- Exercise directions
Return the records verbatim, everything from the line containing "From what can be seen in this photo, among" down to the line containing "1.23 metres", with both of those lines included.

==*==

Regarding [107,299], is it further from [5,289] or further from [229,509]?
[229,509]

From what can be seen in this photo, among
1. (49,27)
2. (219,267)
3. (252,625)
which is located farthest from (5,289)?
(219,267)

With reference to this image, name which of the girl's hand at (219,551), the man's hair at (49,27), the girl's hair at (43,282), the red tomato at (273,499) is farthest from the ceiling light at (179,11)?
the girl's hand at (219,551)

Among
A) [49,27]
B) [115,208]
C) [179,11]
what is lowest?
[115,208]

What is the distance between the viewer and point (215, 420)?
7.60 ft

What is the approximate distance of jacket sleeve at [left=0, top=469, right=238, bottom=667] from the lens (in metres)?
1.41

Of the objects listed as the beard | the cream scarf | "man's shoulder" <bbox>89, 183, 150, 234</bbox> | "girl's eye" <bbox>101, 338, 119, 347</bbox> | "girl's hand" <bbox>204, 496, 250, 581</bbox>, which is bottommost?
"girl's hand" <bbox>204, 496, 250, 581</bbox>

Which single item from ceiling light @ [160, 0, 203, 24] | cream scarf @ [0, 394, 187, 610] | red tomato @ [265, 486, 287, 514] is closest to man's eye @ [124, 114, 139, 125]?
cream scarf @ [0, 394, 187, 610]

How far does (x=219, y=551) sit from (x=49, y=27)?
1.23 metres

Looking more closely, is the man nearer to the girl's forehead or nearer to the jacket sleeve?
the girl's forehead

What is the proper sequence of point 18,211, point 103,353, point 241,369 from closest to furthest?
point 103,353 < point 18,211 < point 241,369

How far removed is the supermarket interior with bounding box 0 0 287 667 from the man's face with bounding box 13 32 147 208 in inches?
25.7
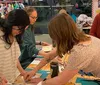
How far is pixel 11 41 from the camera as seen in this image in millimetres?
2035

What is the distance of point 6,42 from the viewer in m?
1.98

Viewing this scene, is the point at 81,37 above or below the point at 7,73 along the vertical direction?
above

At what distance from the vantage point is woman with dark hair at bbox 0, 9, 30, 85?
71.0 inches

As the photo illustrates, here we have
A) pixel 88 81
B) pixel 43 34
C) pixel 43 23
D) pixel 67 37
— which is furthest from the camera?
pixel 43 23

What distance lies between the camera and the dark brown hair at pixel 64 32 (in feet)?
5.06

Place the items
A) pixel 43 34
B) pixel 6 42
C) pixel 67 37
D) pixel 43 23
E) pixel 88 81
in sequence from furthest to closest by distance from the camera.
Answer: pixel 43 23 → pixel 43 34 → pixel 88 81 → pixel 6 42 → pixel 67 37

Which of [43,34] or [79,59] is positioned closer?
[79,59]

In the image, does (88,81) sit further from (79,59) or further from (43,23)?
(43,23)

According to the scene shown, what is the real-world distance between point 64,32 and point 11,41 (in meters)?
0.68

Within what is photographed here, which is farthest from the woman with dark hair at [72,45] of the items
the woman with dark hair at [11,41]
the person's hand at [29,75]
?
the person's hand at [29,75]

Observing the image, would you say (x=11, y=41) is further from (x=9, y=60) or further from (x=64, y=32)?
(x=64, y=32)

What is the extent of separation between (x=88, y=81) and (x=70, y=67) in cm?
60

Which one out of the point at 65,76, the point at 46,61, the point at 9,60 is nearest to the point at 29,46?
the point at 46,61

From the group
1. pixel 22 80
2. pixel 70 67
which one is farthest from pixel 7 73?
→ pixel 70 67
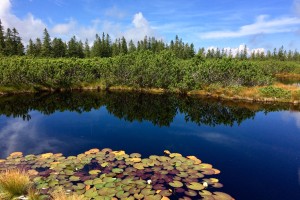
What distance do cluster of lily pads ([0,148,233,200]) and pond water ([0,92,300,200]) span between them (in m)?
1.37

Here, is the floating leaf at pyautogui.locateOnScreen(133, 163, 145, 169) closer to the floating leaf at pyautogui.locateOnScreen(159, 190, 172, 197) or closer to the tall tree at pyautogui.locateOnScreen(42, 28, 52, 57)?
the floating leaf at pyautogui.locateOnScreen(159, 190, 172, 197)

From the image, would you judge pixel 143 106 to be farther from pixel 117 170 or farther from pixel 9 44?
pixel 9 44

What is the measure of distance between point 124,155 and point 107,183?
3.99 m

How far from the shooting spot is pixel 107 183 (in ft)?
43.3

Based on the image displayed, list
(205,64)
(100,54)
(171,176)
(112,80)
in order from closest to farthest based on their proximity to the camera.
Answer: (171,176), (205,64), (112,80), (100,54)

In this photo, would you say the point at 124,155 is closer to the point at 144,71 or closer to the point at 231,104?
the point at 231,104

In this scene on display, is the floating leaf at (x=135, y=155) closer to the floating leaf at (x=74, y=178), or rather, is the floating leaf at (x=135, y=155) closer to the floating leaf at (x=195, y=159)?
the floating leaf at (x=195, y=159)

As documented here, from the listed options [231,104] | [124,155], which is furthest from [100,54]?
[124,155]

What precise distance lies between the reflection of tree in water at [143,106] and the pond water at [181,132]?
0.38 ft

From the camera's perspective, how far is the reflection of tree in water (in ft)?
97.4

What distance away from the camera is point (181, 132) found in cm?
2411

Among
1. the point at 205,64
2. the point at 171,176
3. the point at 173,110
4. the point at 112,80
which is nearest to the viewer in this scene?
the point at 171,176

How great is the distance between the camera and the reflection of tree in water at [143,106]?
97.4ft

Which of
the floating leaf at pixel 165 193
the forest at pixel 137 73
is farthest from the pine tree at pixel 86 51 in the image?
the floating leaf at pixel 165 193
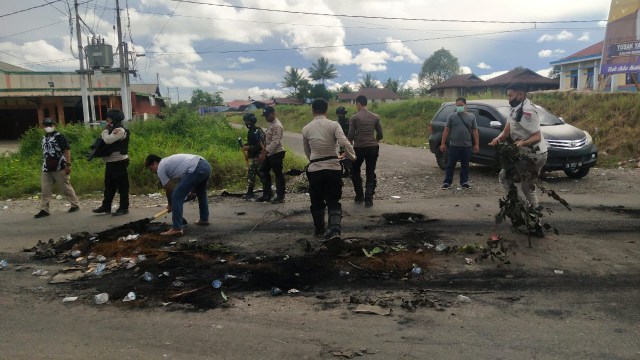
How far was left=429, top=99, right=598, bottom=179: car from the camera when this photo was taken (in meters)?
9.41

==*==

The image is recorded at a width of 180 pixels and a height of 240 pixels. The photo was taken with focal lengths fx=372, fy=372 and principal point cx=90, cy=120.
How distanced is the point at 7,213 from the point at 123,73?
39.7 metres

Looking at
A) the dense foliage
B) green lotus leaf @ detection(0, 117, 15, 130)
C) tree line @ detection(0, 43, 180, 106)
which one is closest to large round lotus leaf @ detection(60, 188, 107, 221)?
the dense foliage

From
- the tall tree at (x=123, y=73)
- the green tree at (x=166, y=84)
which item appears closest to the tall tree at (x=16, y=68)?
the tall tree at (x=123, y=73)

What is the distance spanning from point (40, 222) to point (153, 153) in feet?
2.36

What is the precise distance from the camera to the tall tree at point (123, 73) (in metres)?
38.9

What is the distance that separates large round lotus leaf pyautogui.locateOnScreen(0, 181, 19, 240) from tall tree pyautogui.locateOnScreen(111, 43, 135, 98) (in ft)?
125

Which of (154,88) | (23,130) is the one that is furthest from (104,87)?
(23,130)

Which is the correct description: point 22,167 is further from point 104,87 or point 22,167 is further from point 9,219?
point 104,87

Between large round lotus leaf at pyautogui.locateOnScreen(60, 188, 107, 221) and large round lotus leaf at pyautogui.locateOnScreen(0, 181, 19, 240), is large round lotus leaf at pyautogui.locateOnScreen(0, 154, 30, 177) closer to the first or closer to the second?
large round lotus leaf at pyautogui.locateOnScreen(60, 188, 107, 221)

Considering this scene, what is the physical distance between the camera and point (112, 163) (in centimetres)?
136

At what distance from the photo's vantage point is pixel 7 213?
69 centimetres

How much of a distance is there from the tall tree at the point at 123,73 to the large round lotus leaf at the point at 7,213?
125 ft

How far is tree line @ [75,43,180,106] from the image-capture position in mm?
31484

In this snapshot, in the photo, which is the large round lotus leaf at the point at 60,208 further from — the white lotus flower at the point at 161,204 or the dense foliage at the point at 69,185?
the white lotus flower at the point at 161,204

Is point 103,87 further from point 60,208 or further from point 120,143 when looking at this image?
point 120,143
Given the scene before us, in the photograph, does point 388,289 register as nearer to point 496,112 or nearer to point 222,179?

==*==

- Response to the task
From what can be seen in this photo, among
1. (49,27)
2. (219,267)
3. (252,625)
which is located farthest from (5,289)?
(219,267)

With reference to this image, name which of the girl's hand at (219,551), the man's hair at (49,27), the girl's hair at (43,282), the red tomato at (273,499) is farthest from the ceiling light at (179,11)?
the girl's hand at (219,551)

Among
A) [49,27]
B) [115,208]
C) [179,11]
what is lowest?
[115,208]

What is the distance between the viewer and point (215, 420)?
7.60 ft

What is the approximate distance of jacket sleeve at [left=0, top=469, right=238, bottom=667] from the lens (in metres)?
1.41

Of the objects listed as the beard | the cream scarf | "man's shoulder" <bbox>89, 183, 150, 234</bbox> | "girl's eye" <bbox>101, 338, 119, 347</bbox> | "girl's hand" <bbox>204, 496, 250, 581</bbox>, which is bottommost?
"girl's hand" <bbox>204, 496, 250, 581</bbox>

Which single item from ceiling light @ [160, 0, 203, 24] | cream scarf @ [0, 394, 187, 610] | red tomato @ [265, 486, 287, 514] is closest to man's eye @ [124, 114, 139, 125]?
cream scarf @ [0, 394, 187, 610]

How far does (x=219, y=551) sit from (x=49, y=27)?
1.23 metres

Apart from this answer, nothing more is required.